--- start of Data excerpts ---
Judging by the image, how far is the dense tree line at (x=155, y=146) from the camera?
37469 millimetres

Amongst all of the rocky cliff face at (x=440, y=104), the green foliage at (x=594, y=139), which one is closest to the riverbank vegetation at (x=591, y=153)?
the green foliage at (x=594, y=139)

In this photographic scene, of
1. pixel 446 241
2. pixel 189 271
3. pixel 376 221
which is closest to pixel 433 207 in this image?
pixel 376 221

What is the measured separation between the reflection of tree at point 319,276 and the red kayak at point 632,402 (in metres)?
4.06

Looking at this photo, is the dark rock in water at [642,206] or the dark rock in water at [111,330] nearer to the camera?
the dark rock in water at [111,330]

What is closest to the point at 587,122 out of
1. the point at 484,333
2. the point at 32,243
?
--- end of Data excerpts ---
#### [Set exercise]
Write out exactly the final stretch of the records: the line containing "Amongst all of" and every line after it, through the last, and nothing else.

#### [Complete answer]
Amongst all of the rocky cliff face at (x=440, y=104), the green foliage at (x=594, y=139), which one is closest to the riverbank vegetation at (x=591, y=153)?
the green foliage at (x=594, y=139)

In this photographic scene, of
1. pixel 446 241
2. pixel 189 271
3. pixel 376 221
which is closest to pixel 433 207 in this image?
pixel 376 221

What is the measured separation between the reflection of tree at point 319,276 and the red kayak at point 632,402 (in metres)?
4.06

Looking at this photo, is the dark rock in water at [642,206] or the dark rock in water at [111,330] nearer to the camera?
the dark rock in water at [111,330]

What is closest to the point at 587,122 out of
1. the point at 484,333
2. the point at 32,243
?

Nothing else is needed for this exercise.